To ensure the quality of product, today, it is essential to implement effective suitable technologies in food processing and food safety (Sun 2014, 2012). Several methods have been developed to extend the storage period of nuts, including the use of atmosphere with high carbon dioxide levels (Cecchini et al. 2011), the fumigation with various chemicals (i.e., carbon sulfide, phosphine and manly, methyl bromide), irradiation with gamma rays or electron beam–drying methods in chestnut slices and biological products added to the water curing (Delgado et al. 2017; Delgado et al. 2016; Ruocco et al. 2016). Recently, ozone treatments have been also showed to be effective in affecting some fruits and vegetables quality traits (Tzortzakis and Chrysargyris, 2017; Botondi et al., 2015a, 2015b; Horvitz and Cantalejo, 2015; Alwi and Ali, 2014) and notably during chestnut storage, e.g., acidity and polyphenols (Vettraino et al. 2019; Donis-González et al. 2010). Ozone is produced by passing oxygen (O2) gas through a high-voltage electrical discharge or by ultraviolet light irradiation (Mahapatra et al. 2005). For commercial use, ozone is classified as GRAS (generally recognized as safe) because its degradation produces O2, which leaves no residue on the treated fruit. For this reason, ozone can be used in food contact applications (FDA 2001) and is considered a cost-effective and “eco-friendly treatment.” This study investigated the effect of the gaseous ozone treatments during chestnut storage on the analytical evolution of the quality parameters, focusing on characteristics not previously considered.
Material and Methods
Samples Procedure and Ozone Treatment
Castanea sativa cv Castagna, harvested in the Cimino-Sabatini area (northern Latium region of Italy), were selected free from visual defects and for uniformity of weight and shape. After dipping the chestnuts in sterile distilled water, floating fruits were eliminated, and the remaining nuts were randomly divided into two groups. For each group, 5 Kg of chestnuts per box were placed in no. 10 plastic perforated trays (100% recyclable polypropylene) (40 × 60 × 10 cm) in a cold chamber (T = 2.0 ± 1.0 °C and 90 ± 5% RH). Control samples (CK) were kept in a normal atmosphere while treated ozone samples were exposed to continuous flow of 300 ppb of gaseous ozone in air. An ozone generator (C32-AG, Industrie De Nora Spa, Milan, Italy) equipped with an oxygen concentrator (nominal production capacity of 32 g ozone h−1) was used to produce gaseous ozone. The ozone concentration in the cold room was continuously monitored using an UV-11 photometric ozone analyzer (BMT 146 Messtechnik Gmbh, DE). Sampling and analyses were performed at 30, 90, and 150 days for the five-month storage period.

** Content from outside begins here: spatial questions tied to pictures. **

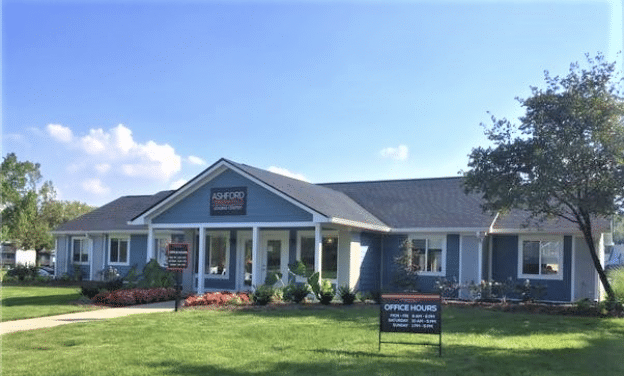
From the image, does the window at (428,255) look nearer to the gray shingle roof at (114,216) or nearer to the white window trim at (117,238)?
the gray shingle roof at (114,216)

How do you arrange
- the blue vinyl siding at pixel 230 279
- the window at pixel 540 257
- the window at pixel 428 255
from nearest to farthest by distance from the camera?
1. the window at pixel 540 257
2. the window at pixel 428 255
3. the blue vinyl siding at pixel 230 279

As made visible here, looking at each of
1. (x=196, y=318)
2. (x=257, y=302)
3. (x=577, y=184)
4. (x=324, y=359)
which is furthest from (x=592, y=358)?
(x=257, y=302)

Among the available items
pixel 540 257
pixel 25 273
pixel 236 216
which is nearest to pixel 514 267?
pixel 540 257

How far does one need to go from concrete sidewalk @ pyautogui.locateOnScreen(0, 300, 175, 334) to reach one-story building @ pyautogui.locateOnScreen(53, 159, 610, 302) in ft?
12.9

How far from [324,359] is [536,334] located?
5763 millimetres

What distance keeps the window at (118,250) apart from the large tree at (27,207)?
809 centimetres

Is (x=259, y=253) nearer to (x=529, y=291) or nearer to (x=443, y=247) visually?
(x=443, y=247)

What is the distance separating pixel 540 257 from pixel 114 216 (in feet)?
69.5

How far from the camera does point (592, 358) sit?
1054 cm

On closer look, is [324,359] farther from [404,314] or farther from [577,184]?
[577,184]

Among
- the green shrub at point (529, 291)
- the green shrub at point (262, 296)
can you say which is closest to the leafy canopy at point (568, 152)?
the green shrub at point (529, 291)

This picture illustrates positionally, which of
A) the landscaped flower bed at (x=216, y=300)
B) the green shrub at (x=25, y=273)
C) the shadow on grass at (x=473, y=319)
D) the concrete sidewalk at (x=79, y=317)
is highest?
the shadow on grass at (x=473, y=319)

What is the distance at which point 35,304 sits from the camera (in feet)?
63.8

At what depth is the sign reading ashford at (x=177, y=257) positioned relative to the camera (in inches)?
707
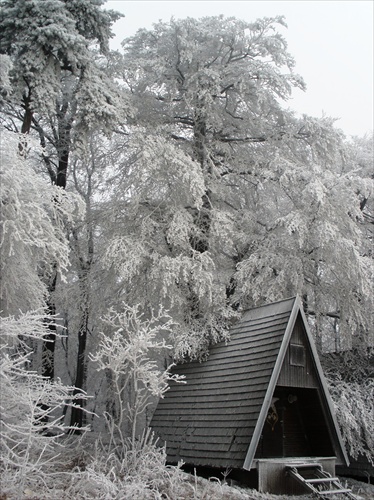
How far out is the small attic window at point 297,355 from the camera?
31.1 feet

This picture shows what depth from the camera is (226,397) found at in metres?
9.63

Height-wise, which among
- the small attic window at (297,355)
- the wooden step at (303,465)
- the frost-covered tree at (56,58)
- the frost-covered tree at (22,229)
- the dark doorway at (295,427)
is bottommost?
the wooden step at (303,465)

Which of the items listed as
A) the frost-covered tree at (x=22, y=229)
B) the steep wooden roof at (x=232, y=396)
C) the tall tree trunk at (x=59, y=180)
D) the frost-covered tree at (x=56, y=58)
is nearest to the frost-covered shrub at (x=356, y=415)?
the steep wooden roof at (x=232, y=396)

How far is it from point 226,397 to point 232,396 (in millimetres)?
180

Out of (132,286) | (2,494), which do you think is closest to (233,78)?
(132,286)

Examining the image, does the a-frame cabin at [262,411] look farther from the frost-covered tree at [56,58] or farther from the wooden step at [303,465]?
the frost-covered tree at [56,58]

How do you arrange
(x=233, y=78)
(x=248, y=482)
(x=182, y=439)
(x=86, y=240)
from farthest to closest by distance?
(x=86, y=240)
(x=233, y=78)
(x=182, y=439)
(x=248, y=482)

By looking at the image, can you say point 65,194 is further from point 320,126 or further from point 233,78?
point 320,126

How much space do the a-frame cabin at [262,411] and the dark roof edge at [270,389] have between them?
0.05ft

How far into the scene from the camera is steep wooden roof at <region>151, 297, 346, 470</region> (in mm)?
8734

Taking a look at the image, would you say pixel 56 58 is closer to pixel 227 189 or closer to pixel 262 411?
pixel 227 189

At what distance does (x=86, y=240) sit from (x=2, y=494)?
1053cm

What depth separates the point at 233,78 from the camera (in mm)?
13617

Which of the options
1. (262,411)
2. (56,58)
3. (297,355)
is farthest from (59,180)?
(262,411)
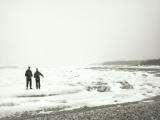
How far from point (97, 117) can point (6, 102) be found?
25.3 feet

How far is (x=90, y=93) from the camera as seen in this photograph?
23281mm

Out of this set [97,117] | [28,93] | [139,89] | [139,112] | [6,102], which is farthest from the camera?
[139,89]

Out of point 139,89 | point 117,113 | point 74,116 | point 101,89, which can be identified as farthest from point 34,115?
point 139,89

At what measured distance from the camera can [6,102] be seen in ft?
60.4

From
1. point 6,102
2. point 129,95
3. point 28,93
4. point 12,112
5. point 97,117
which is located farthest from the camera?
point 129,95

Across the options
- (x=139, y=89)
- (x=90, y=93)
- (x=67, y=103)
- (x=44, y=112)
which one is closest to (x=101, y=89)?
(x=90, y=93)

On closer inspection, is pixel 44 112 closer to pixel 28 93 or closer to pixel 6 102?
pixel 6 102

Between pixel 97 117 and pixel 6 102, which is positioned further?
pixel 6 102

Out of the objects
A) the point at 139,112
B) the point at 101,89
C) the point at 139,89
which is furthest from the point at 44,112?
the point at 139,89

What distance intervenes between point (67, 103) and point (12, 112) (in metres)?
4.38

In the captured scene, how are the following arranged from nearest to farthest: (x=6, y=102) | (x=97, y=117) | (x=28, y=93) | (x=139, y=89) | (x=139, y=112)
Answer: (x=97, y=117) < (x=139, y=112) < (x=6, y=102) < (x=28, y=93) < (x=139, y=89)

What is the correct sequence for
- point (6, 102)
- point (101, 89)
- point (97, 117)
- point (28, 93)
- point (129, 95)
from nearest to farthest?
1. point (97, 117)
2. point (6, 102)
3. point (28, 93)
4. point (129, 95)
5. point (101, 89)

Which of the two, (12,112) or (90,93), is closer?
(12,112)

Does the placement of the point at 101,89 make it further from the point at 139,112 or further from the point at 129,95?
the point at 139,112
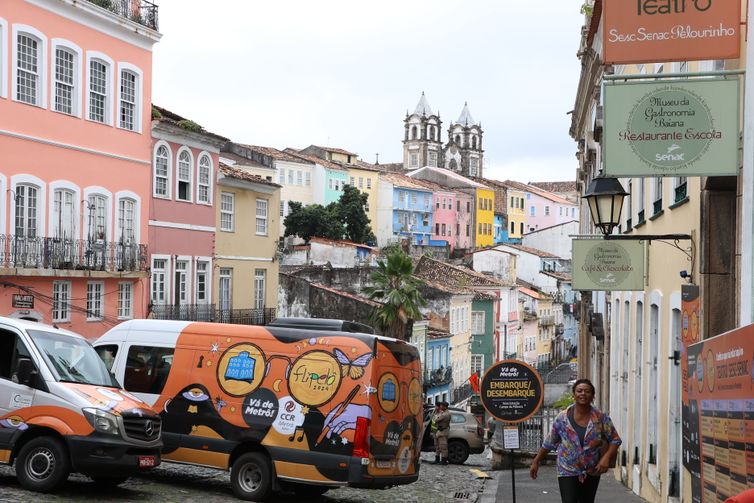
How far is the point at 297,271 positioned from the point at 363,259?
22585 mm

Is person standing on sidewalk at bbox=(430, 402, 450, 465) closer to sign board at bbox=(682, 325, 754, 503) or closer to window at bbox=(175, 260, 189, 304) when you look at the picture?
window at bbox=(175, 260, 189, 304)

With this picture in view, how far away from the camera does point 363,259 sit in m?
80.4

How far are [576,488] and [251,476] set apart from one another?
19.7 ft

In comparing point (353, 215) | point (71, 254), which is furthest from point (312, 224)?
point (71, 254)

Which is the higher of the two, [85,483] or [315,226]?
[315,226]

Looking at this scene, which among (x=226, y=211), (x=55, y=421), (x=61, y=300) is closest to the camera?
(x=55, y=421)

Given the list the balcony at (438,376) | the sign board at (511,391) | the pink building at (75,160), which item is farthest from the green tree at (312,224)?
the sign board at (511,391)

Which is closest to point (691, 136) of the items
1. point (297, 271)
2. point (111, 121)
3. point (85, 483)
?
point (85, 483)

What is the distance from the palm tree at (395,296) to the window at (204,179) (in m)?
15.4

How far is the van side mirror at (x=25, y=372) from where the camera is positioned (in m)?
12.6

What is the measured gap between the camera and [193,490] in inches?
591

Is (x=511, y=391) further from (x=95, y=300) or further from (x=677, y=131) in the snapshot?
(x=95, y=300)

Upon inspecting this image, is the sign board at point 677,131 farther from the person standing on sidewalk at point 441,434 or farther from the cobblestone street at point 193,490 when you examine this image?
the person standing on sidewalk at point 441,434

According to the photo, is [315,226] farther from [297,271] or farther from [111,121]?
[111,121]
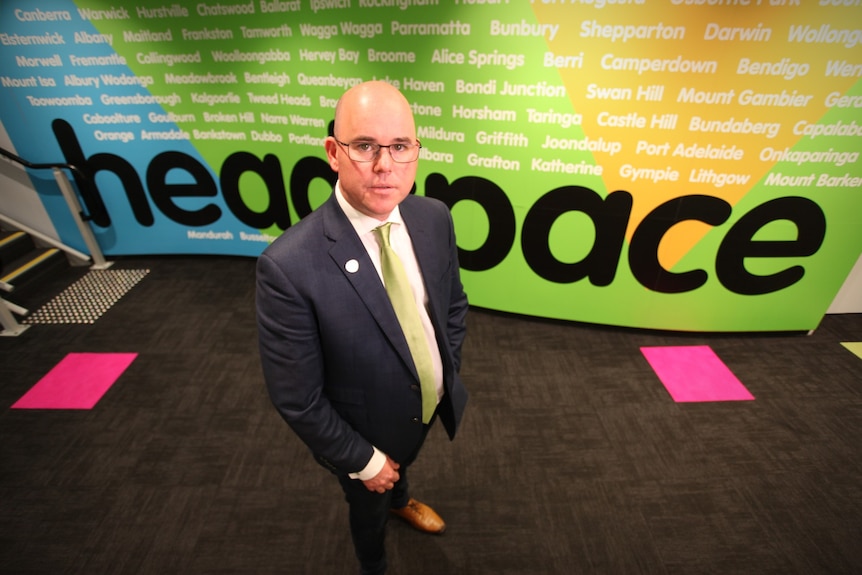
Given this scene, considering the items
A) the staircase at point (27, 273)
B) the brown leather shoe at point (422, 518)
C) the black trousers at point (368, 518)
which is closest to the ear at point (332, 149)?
the black trousers at point (368, 518)

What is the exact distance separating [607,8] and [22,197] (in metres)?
5.14

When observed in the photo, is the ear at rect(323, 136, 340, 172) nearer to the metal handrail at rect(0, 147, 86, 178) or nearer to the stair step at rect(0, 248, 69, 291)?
the metal handrail at rect(0, 147, 86, 178)

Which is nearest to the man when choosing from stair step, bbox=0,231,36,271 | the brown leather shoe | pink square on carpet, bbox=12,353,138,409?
the brown leather shoe

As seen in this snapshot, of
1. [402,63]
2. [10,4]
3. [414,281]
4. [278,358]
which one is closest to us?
[278,358]

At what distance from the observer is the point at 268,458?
87.1 inches

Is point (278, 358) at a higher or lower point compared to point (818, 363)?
higher

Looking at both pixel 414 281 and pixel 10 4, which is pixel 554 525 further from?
pixel 10 4

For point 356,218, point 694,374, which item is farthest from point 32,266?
point 694,374

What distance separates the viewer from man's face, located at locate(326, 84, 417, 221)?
3.01 ft

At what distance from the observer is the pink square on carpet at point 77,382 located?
101 inches

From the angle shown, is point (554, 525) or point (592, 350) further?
point (592, 350)

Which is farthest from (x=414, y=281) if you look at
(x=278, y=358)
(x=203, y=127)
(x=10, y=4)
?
(x=10, y=4)

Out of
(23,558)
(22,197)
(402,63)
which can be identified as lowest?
(23,558)

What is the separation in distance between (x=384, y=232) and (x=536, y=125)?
1883 millimetres
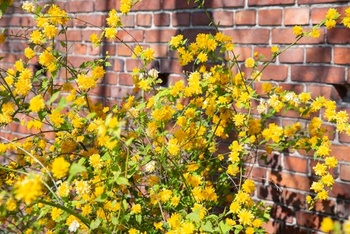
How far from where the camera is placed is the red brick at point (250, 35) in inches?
98.0

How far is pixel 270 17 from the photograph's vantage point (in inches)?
96.7

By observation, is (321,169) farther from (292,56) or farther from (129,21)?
(129,21)

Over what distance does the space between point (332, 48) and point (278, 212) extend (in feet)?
2.47

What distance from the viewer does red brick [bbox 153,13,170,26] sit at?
9.34 feet

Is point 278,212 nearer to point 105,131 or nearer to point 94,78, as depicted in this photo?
point 94,78

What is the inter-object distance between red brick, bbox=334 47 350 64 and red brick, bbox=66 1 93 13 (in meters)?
1.48

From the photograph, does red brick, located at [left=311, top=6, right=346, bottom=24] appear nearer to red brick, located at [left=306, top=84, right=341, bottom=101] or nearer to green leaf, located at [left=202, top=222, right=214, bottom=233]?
red brick, located at [left=306, top=84, right=341, bottom=101]

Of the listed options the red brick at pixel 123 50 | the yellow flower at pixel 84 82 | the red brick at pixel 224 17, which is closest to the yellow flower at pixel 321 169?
the red brick at pixel 224 17

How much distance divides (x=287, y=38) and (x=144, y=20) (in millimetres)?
846

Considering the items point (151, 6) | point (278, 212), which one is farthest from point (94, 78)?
point (278, 212)

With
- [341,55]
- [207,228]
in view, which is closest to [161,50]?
[341,55]

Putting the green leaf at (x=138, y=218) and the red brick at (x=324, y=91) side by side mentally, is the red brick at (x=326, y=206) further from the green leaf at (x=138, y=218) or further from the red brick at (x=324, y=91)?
the green leaf at (x=138, y=218)

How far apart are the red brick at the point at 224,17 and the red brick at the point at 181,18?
0.16 meters

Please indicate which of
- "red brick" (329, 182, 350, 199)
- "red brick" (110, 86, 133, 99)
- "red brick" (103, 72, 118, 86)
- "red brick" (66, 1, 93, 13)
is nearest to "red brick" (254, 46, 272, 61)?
"red brick" (329, 182, 350, 199)
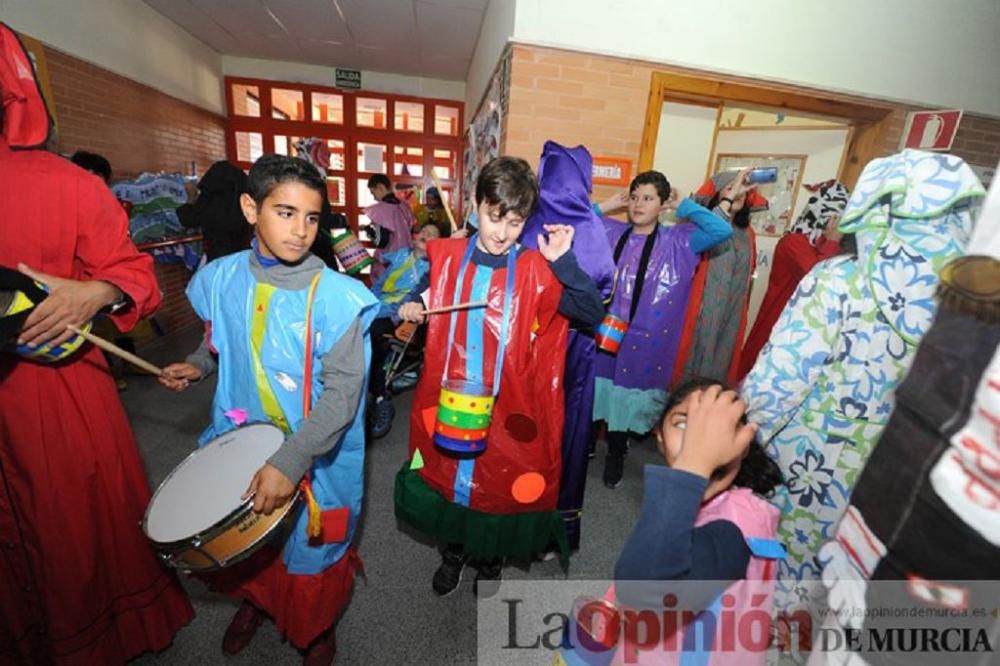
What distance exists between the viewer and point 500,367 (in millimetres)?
1577

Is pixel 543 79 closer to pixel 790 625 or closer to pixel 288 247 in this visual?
pixel 288 247

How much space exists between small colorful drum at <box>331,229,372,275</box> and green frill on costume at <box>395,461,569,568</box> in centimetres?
185

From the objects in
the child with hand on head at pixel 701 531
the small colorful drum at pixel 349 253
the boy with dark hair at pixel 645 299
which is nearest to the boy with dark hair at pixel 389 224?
the small colorful drum at pixel 349 253

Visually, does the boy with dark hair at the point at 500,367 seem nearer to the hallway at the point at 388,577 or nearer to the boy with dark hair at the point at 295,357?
the boy with dark hair at the point at 295,357

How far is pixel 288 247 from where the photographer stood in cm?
128

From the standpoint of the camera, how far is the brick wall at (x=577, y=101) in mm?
3045

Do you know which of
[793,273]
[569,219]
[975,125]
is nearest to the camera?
[569,219]

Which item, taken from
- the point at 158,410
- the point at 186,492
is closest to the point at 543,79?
the point at 186,492

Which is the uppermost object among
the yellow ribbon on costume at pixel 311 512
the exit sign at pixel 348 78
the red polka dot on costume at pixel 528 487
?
the exit sign at pixel 348 78

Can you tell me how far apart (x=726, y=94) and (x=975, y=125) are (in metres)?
2.34

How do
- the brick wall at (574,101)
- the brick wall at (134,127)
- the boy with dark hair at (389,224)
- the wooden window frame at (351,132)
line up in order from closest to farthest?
the brick wall at (574,101), the brick wall at (134,127), the boy with dark hair at (389,224), the wooden window frame at (351,132)

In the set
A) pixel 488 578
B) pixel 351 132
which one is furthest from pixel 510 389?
pixel 351 132

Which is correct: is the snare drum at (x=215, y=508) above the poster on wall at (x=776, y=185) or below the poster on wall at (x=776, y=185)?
below

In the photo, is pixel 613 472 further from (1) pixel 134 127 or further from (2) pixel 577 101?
(1) pixel 134 127
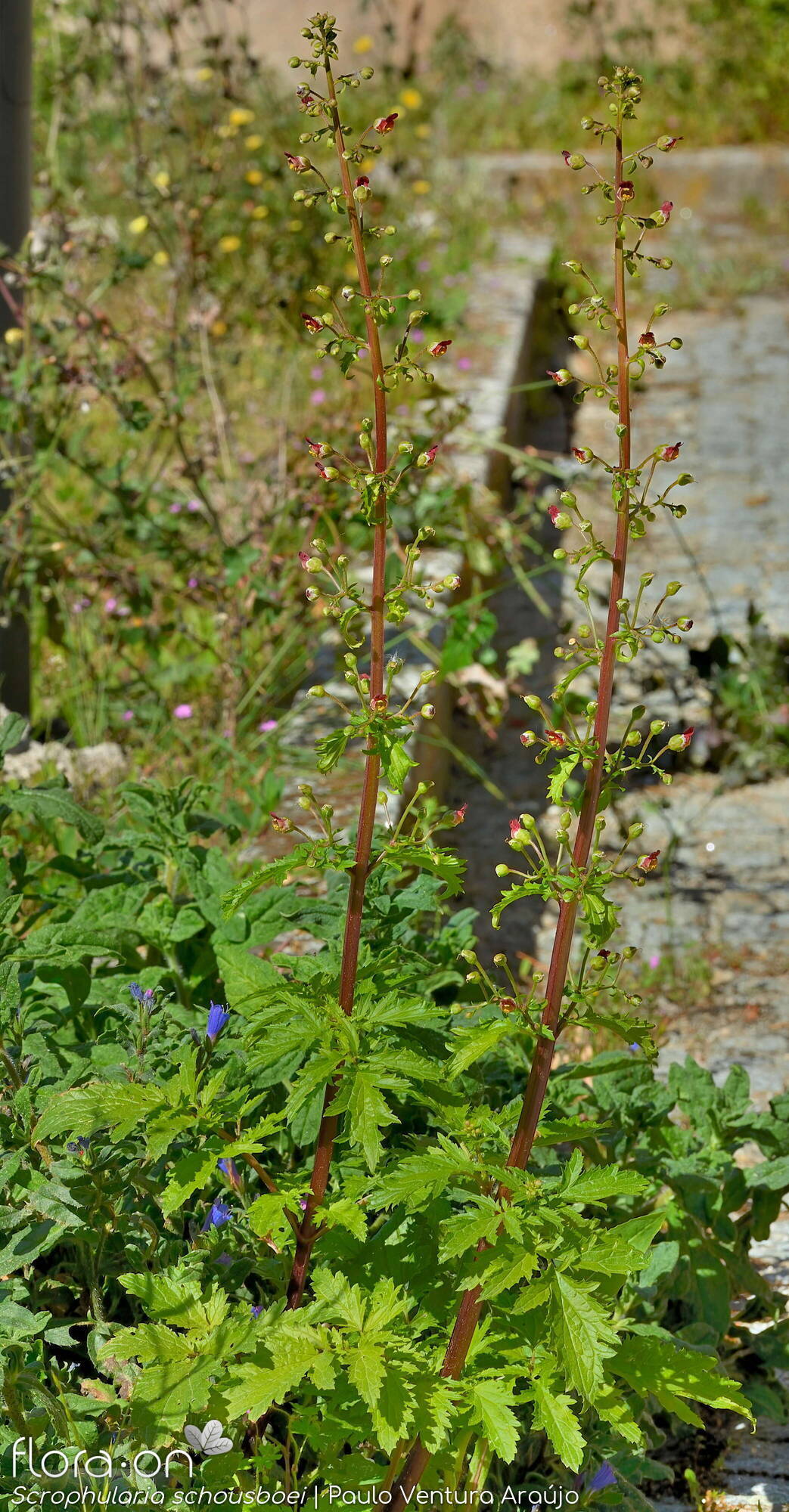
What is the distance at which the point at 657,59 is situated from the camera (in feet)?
34.6

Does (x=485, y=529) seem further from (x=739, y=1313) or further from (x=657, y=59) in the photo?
(x=657, y=59)

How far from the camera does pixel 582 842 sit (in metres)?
1.45

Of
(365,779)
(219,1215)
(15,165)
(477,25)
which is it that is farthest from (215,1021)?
(477,25)

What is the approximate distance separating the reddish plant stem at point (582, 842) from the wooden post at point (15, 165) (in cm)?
209

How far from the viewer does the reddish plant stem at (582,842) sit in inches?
55.9

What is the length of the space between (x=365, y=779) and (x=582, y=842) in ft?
0.85

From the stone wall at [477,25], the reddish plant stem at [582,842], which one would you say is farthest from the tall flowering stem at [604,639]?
the stone wall at [477,25]

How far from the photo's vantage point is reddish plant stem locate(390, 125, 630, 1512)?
1419mm

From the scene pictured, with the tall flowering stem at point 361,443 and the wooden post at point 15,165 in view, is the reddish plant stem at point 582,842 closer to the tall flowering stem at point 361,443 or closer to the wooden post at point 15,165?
the tall flowering stem at point 361,443

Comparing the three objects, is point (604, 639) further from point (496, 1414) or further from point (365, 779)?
point (496, 1414)

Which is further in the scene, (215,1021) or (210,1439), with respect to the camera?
(215,1021)

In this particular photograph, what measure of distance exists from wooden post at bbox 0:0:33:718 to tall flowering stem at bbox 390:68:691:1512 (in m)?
2.09

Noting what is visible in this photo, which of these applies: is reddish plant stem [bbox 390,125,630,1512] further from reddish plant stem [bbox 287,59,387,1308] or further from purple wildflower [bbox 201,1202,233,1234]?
purple wildflower [bbox 201,1202,233,1234]

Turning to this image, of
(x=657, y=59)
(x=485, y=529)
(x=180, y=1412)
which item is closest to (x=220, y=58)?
(x=485, y=529)
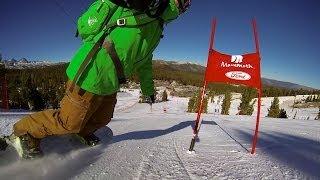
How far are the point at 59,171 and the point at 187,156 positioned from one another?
144 centimetres

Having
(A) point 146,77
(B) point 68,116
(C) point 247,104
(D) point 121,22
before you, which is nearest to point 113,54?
(D) point 121,22

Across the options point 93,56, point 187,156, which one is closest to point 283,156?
point 187,156

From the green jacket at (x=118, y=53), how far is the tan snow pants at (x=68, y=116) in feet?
0.51

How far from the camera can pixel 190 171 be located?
3.02m

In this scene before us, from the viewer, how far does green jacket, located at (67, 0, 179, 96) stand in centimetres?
302

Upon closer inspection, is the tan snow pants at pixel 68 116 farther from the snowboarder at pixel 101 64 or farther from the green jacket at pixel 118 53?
the green jacket at pixel 118 53

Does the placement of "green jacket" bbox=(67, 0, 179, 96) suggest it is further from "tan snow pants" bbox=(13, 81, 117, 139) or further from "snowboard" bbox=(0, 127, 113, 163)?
"snowboard" bbox=(0, 127, 113, 163)

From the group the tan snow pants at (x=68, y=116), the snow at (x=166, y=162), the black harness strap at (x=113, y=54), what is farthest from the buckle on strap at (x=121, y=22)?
the snow at (x=166, y=162)

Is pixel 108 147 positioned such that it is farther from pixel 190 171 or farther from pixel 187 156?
pixel 190 171

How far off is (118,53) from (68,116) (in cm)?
85

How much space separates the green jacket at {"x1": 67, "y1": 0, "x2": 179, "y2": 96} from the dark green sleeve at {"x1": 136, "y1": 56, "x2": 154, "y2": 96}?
2.27ft

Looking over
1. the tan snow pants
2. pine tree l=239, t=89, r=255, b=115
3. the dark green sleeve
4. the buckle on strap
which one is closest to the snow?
the tan snow pants

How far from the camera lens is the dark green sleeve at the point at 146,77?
13.1ft

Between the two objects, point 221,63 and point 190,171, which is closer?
point 190,171
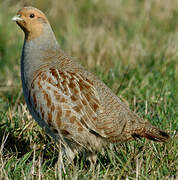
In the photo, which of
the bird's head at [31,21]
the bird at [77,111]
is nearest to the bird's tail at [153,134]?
the bird at [77,111]

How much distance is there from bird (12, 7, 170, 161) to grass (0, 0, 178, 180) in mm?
144

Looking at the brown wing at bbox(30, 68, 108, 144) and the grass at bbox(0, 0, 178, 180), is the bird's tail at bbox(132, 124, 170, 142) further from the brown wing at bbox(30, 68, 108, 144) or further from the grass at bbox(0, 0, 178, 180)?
the brown wing at bbox(30, 68, 108, 144)

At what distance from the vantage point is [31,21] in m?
4.20

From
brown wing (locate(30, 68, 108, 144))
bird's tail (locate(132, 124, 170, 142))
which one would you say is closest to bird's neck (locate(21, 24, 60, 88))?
brown wing (locate(30, 68, 108, 144))

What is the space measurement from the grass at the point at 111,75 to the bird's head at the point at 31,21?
86 centimetres

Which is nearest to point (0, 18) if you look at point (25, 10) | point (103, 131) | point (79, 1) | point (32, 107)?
point (79, 1)

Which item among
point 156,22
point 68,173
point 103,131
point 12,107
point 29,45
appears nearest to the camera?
point 68,173

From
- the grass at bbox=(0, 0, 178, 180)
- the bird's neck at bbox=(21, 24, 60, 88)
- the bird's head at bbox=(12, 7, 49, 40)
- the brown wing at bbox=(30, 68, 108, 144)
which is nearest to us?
the grass at bbox=(0, 0, 178, 180)

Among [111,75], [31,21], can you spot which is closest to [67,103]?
[31,21]

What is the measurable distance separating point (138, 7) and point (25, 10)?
15.4 feet

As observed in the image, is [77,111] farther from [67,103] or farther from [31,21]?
[31,21]

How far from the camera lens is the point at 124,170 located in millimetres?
3463

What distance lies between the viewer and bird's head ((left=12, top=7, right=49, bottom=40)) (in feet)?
13.8

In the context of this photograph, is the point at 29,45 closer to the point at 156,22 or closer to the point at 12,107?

Microbial Analysis of the Chestnut Pericarp
Five fragments of pericarps (5 × 5 mm) randomnly selected from 50 peeled chestnuts have been employed for the test according to Toti et al. (2018). After homogenization in peptone water solution, the diluted samples aliquots were plated on a (a) plate count agar (BBL, Difco, Becton, Dickinson and Company, Sparks, MD, USA) (PCA) and incubated at 30 °C for 72 h for detection of mesophilic aerobic bacteria or on a (b) potato dextrose agar (BBL, Difco) and incubated at 25 °C for 5 days for enumeration of yeast and molds.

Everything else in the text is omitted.